Niedrige Vitamin-D-Spiegel mindern Wirksamkeit der HCV-Therapie


Patienten mit chronischer Hepatitis C (HCV)-Infektion haben niedrigere Serumspiegel von 25-Hydroxyvitamin D als gesunde Menschen. Einer neuen Studie zufolge fällt mit sinkenden Vitamin-D-Spiegeln auch die Wahrscheinlichkeit dafür, dass die Hepatitis-Viren unter Interferon und Ribavirin dauerhaft verschwinden.

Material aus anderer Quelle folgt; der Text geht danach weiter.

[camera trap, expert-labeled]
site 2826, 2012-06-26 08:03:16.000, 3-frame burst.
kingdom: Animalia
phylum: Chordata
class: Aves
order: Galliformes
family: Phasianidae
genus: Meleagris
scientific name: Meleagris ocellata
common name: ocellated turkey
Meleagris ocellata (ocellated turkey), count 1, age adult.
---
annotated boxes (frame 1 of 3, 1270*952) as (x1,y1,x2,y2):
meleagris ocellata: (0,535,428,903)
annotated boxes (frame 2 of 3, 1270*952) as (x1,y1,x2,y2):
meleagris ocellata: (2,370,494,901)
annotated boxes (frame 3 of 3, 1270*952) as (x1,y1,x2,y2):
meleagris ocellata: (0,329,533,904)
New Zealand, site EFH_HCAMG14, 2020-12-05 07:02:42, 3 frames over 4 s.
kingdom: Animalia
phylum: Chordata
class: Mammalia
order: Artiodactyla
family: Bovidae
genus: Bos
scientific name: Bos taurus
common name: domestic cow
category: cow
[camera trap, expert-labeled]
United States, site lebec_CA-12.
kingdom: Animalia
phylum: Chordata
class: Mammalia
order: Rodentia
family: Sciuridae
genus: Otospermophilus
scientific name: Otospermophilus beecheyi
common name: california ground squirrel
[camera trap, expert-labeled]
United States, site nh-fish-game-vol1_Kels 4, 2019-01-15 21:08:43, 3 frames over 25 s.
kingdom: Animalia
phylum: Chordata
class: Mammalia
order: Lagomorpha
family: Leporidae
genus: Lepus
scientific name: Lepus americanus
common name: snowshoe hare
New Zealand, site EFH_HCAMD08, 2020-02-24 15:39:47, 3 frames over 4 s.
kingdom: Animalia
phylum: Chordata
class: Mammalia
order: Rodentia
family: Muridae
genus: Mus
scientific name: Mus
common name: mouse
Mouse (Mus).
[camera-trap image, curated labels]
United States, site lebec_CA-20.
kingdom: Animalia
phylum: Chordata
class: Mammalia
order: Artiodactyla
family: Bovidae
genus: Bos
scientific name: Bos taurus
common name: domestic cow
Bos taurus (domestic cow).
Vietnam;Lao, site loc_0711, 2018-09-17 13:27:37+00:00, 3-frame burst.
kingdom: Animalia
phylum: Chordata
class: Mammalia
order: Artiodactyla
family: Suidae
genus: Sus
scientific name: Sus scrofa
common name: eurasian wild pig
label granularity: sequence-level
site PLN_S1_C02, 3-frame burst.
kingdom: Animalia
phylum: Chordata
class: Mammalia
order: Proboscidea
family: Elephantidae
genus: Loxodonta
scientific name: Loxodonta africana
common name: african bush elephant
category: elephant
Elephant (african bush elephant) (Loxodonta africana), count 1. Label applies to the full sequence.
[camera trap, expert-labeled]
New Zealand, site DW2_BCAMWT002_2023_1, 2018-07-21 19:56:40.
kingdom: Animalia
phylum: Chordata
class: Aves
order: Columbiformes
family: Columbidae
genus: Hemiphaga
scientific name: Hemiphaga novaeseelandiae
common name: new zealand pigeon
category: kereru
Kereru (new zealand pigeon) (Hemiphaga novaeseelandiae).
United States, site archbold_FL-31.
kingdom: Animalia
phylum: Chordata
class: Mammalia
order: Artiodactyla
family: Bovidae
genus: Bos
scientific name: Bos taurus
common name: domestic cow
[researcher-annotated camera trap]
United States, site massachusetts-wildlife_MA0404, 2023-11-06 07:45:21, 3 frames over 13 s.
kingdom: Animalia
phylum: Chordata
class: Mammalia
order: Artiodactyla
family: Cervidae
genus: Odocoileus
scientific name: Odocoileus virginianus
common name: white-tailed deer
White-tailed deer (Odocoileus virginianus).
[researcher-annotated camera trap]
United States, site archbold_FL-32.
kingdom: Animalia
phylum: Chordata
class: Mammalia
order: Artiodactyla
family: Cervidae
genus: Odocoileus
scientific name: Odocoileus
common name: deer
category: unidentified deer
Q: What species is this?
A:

Störungen im Vitamin-D-Stoffwechsel können die entzündliche Reaktion und die krankhafte Vermehrung von Bindegewebe beeinflussen, stellen Dr. Salvatore Petta von der Universität Palermo und seine Kollegen fest. Wie genau die Vitamin-D-Spiegel das Fortschreiten der chronischen Hepatitis C und das Ansprechen auf die Therapie beeinflussen, war jedoch nicht bekannt, erläutert der Bericht in der Fachzeitschrift Hepatology vom 15. November.

Um diesen Punkt zu erforschen, analysierten die Forscher Daten von 197 Patienten mit chronischer Hepatitis C vom Genotyp 1 und von 49 gesunden Kontrollpersonen. Davon wurden 167 Patienten mit peg-Interferon und Ribavirin behandelt. Die Wissenschaftler untersuchten bei 34 Patienten und acht Kontrollpersonen, in welchem Maße zwei Enzyme, CYP27A1 und CYP2R1, produziert wurden.

Die durchschnittlichen Konzentrationen von 25-Hydroxyvitamin D betrugen bei den Patienten 25,1 Mikrogramm pro Liter und bei den Kontrollen 43,1 Mikrogramm pro Liter. Niedrigere Spiegel traten eher bei Frauen und bei einer Entzündung des Lebergewebes auf.

In welchem Maße CYP27A1 produziert wurde, hing direkt mit dem Spiegel von 25-Hydroxyvitamin D zusammen und umgekehrt mit der Entzündung. Bei CYP2R1 war das nicht der Fall.

Die Analyse zeigte, dass niedrige Spiegel von 25-Hydroxyvitamin D, niedrige Cholesterinspiegel, ein höheres Alter, hohe Ferritin-Konzentrationen und die Entzündung des Lebergewebes allesamt Vorhersagefaktoren einer schweren Bindegewebsvermehrung (Fibrose) waren.

Siebzig Patienten (42 Prozent), die mit Interferon und Ribavirin behandelt wurden, erreichten eine anhaltende virologische Response. Eine Leberverfettung und niedrigere Spiegel von 25-Hydroxyvitamin D sowie Cholesterin sagten voraus, dass die Patienten keine anhaltende Response erreichen würden.

Damit zeige die Studie einen Zusammenhang dieses HCV-Genotyps mit dem Vitamin-D-Status und den entsprechenden Enzymen. Dies deute auf einen Zusammenhang zwischen dem Vitamin-D-Status und der Schwere der Lebererkrankung sowie dem Ansprechen auf die Therapie hin, bilanzieren die Forscher. Das eröffne ein neues Forschungsgebiet zum potenziellen Einsatz von Vitamin D bei Patienten mit chronischer Hepatitis C.